Weekly Trader's Outlook

July 1, 2022 Randy Frederick
Another bear-market rally; another fake-out.

Follow me on Twitter @RandyAFrederick. I'll tweet interesting observations about volatility, put/call ratios, technical signals, economics, option block trades and other unusual activity.

Weekly Market Review

Earnings Summary

The regular Q1 earnings season is over and Q2 earnings season will soon begin. However, since not all companies follow a regular calendar quarter, this week seven S&P 500 companies reported Q2 earnings and six of them beat consensus EPS expectations. A detailed earnings calendar can be found by logging into Schwab.com and selecting Research>Calendar>Earnings.

Overall, 16 (3%) of the companies in the S&P 500 have reported Q2 results. Now that Q1 is over, next week I'll begin reporting the aggregate beat rates relative to the final results from previous quarters.

From a growth standpoint, Q2 earnings are expected to be +5% y/o/y versus Q2 of 2021. Q2 revenue is expected to be +10% y/o/y ve
Quarter EPS beats Rev beats
Q2 '22 0% 0%
Q1 '22 76% 66%
Q4 '21 76% 69%
Q3 '21 82% 68%
Q2 '21 86% 83%
Q1 '21 87% 72%
Q4 '20 78% 69%
Q3 '20 84% 74%
Q2 '20 85% 65%
Q1 '20 65% 59%
Average 81% 70%

From a growth standpoint, Q2 earnings are expected to be +4.3% y/o/y versus Q2 of 2021. Q2 revenue is expected to be +10.2% y/o/y versus Q2 of 2021. This compares to final growth rates of +7.8% and +13.1% respectively in Q1.

Economics Recap

Better (or higher) than expected

  • Durable Goods Orders for May: +0.7% vs. +0.3% est
  • Pending Home Sales for May: +0.7% vs. -3.5% est
  • Case-Shiller Home Price Index for Apr: +21.2% vs. +21.1% est

On Target

  • Personal Income for May: +0.5% vs. +0.5% est

Worse (or lower) than expected

  • Consumer Confidence for Jun: 98.7 vs. 100.0 est
  • GDP (Final) for Q1: -1.6% vs. -1.5% est
  • Initial (weekly) Jobless Claims: 231k vs. 230k est
  • Personal Spending for May: +0.2% vs. +0.4% est
  • Core PCE Prices for May: +0.3% vs. +0.4% est
  • Chicago PMI for Jun: 56.0 vs. 58.0 est
  • ISM Manufacturing PMI for Jun: 53.0 vs. 55.0 est
  • Construction Spending for May: -0.1% vs. +0.4% est

This was a relatively heavy week for economic data and the one report that caught my attention was the Fed's preferred inflation gauge. At +0.3%, the May Core PCE rose slightly less than expected. Additionally, after reaching a 39-year high in February, y/o/y Core PCE (shown below) has fallen for the third consecutive month. However, it still has a long way to go given that +4.7% is well above the Fed's +2.0% target.

May year/over/year Core Personal Consumption Expenditures

Source: Bloomberg L.P.

Past performance is no guarantee of future results.

Market Performance YTD

The 42% YTD rise in West Texas Intermediate Crude (WTI) prices while off its peak, continues to support the enormous divergence in sector performance YTD.

# Data excerpts
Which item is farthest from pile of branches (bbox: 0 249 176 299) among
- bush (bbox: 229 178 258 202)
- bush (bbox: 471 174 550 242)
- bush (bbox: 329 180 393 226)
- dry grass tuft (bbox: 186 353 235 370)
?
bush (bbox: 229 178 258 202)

# What you need to do
According to the weekly trader's outlook, what was May's reading for Pending Home Sales, and what was the estimate? The lines have nothing to do with this.

# Reply to the task
Pending Home Sales for May came in at +0.7%, versus an estimate of -3.5%.